В дверь постучали, явилась Сацуки с завтраком. Потом принесла выглаженные белье и одежду, заштопанную в который раз куртку. Да, без женской обслуги пришлось бы ходить оборванным и грязным. Наверное, оскорблял бы эстетический вкус господина Харады.
— Сегодня у вас день отдыха, — сказала Сацуки, собирая пустую посуду. — Если хотите, поедем на горячие источники, тут недалеко.

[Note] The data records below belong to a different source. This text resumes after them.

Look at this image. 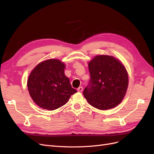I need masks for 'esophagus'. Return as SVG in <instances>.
<instances>
[{"label":"esophagus","mask_w":154,"mask_h":154,"mask_svg":"<svg viewBox=\"0 0 154 154\" xmlns=\"http://www.w3.org/2000/svg\"><path fill=\"white\" fill-rule=\"evenodd\" d=\"M77 91H78V92H82V91H83V87H80L79 88H78Z\"/></svg>","instance_id":"obj_1"}]
</instances>
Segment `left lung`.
Returning <instances> with one entry per match:
<instances>
[{
	"label": "left lung",
	"instance_id": "8db88e82",
	"mask_svg": "<svg viewBox=\"0 0 154 154\" xmlns=\"http://www.w3.org/2000/svg\"><path fill=\"white\" fill-rule=\"evenodd\" d=\"M89 84L83 91L88 103L105 110L118 105L126 94L128 74L118 59L109 55H96L88 63Z\"/></svg>",
	"mask_w": 154,
	"mask_h": 154
}]
</instances>
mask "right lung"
<instances>
[{
  "label": "right lung",
  "instance_id": "1",
  "mask_svg": "<svg viewBox=\"0 0 154 154\" xmlns=\"http://www.w3.org/2000/svg\"><path fill=\"white\" fill-rule=\"evenodd\" d=\"M66 65L58 59H49L39 63L27 79L29 95L42 109L53 110L66 104L77 91L64 73Z\"/></svg>",
  "mask_w": 154,
  "mask_h": 154
}]
</instances>
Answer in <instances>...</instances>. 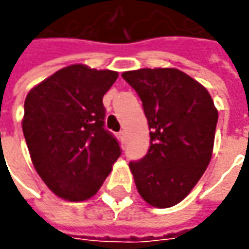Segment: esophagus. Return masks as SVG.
<instances>
[{
    "instance_id": "esophagus-1",
    "label": "esophagus",
    "mask_w": 249,
    "mask_h": 249,
    "mask_svg": "<svg viewBox=\"0 0 249 249\" xmlns=\"http://www.w3.org/2000/svg\"><path fill=\"white\" fill-rule=\"evenodd\" d=\"M119 137L120 140H126V131H124V130L119 131Z\"/></svg>"
}]
</instances>
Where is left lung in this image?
Instances as JSON below:
<instances>
[{
    "mask_svg": "<svg viewBox=\"0 0 249 249\" xmlns=\"http://www.w3.org/2000/svg\"><path fill=\"white\" fill-rule=\"evenodd\" d=\"M122 77L139 94L151 130L145 157L129 163L136 187L149 205L170 208L211 162L217 110L205 87L181 71L139 69Z\"/></svg>",
    "mask_w": 249,
    "mask_h": 249,
    "instance_id": "obj_1",
    "label": "left lung"
}]
</instances>
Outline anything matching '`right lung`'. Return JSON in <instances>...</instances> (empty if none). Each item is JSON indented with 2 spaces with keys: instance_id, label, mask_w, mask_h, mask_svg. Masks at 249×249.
Returning a JSON list of instances; mask_svg holds the SVG:
<instances>
[{
  "instance_id": "obj_1",
  "label": "right lung",
  "mask_w": 249,
  "mask_h": 249,
  "mask_svg": "<svg viewBox=\"0 0 249 249\" xmlns=\"http://www.w3.org/2000/svg\"><path fill=\"white\" fill-rule=\"evenodd\" d=\"M118 73L84 65L63 68L27 94L22 123L37 173L69 201H84L102 186L122 155L118 139L105 130L102 97Z\"/></svg>"
}]
</instances>
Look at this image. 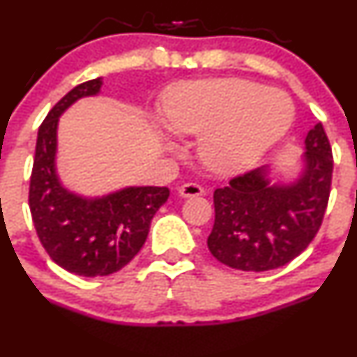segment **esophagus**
<instances>
[{"mask_svg": "<svg viewBox=\"0 0 357 357\" xmlns=\"http://www.w3.org/2000/svg\"><path fill=\"white\" fill-rule=\"evenodd\" d=\"M178 194L182 197H196V196H203L204 190L203 187L197 185V183H183V185L178 187Z\"/></svg>", "mask_w": 357, "mask_h": 357, "instance_id": "esophagus-1", "label": "esophagus"}]
</instances>
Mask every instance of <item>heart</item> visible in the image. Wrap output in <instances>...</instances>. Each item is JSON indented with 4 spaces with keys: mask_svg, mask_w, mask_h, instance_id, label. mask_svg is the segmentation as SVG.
Listing matches in <instances>:
<instances>
[{
    "mask_svg": "<svg viewBox=\"0 0 357 357\" xmlns=\"http://www.w3.org/2000/svg\"><path fill=\"white\" fill-rule=\"evenodd\" d=\"M294 116L284 91L238 77L177 84L163 104L165 125L178 135H199V160L218 175L252 168L290 130Z\"/></svg>",
    "mask_w": 357,
    "mask_h": 357,
    "instance_id": "heart-1",
    "label": "heart"
}]
</instances>
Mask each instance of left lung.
I'll return each instance as SVG.
<instances>
[{
    "instance_id": "left-lung-1",
    "label": "left lung",
    "mask_w": 357,
    "mask_h": 357,
    "mask_svg": "<svg viewBox=\"0 0 357 357\" xmlns=\"http://www.w3.org/2000/svg\"><path fill=\"white\" fill-rule=\"evenodd\" d=\"M333 156L321 123L309 130L297 177L273 183L262 167L215 189V224L208 250L239 271L278 269L309 246L330 197Z\"/></svg>"
}]
</instances>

Варламов потянулся, тело болело уже меньше. Может, хоть сегодня не будут бить?
— С удовольствием, — сказал он. — Только мне купаться не в чем.
— Я найду, — кротко сказала Сацуки. — Через полчаса выходите на улицу.
Стоя на веранде в ожидании Сацуки, Варламов поежился от холода. Хотя снег уже начал таять, а значит, температура была выше нуля, куртка не очень грела. Что он будет делать зимой? Хотя доживет ли до нее?..
На улице появилась машина, и когда подъехала, оказалась небольшим джипом. За рулем сидела Сацуки, она вышла и с поклоном подала Варламову теплую куртку.
— Наденьте, а то простудитесь.
Какая забота о подопытном кролике! Хотя Сацуки винить было не в чем. Варламов поблагодарил, сбегал переодеться и сел на пассажирское сиденье.
Миновали улицу, машина выехала на дорогу, по которой Варламов и Харада спасались от дрона. А вдруг и сегодня компьютер этих чертовых ниндзя что-то подстроит?
Сацуки глянула на Варламова: — Сегодня выходной. Можете не опасаться всяких…штучек.
Будто прочитала мысли Варламова!
Поднялись на холм, слева оказались дома брошенного города. Туда не поехали, миновав стороной, и вдруг на опушке леса Варламов заметил деревянное строение без окон. Похоже, та самая «ниндзя-ясики», где его держали в плену. Хотя он и сейчас в плену…
Сацуки кивнула в ту сторону: — Ее восстановили по старинным рисункам. Но сама я внутри не была.
Похоже, знает, что Варламов там побывал. И вообще, много талантов оказалось у этой серенькой мышки. Проницательна, неплохо говорит по-английски, прекрасно шьет и готовит, водит автомобиль…
Въехали в лес. Дорога грейдерная, по сторонам стелятся ветви деревьев, за ними видны горы.
— Курильская пихта, — проинформировала Сацуки.
Вскоре справа показалась площадка.
— Приехали, — сказала Сацуки. — Немного пройдем пешком.
Вытащила из багажника большую сумку, на предложение Варламова помочь глянула с удивлением. Из-за деревьев впереди поднимался пар, широкая тропа привела к запруде из камней. Слева каменная чаша с зеленоватой водой, из нее через запруду несколькими руслами изливается ручей. Над ручьем переброшен мостик, за ним виднеется несколько навесов. Пламенеет листва деревьев, снег почти стаял.
Все же было холодновато и, зайдя под навес, Варламов медлил снимать одежду. К его стыду, Сацуки быстро разделась до купальника и протянула плавки. Фигура у японки оказалась своеобразной: груди едва выделяются под купальником, талии почти нет, бедра стройные, а вот ножки кривоваты. Варламов отвел глаза и стал раздеваться.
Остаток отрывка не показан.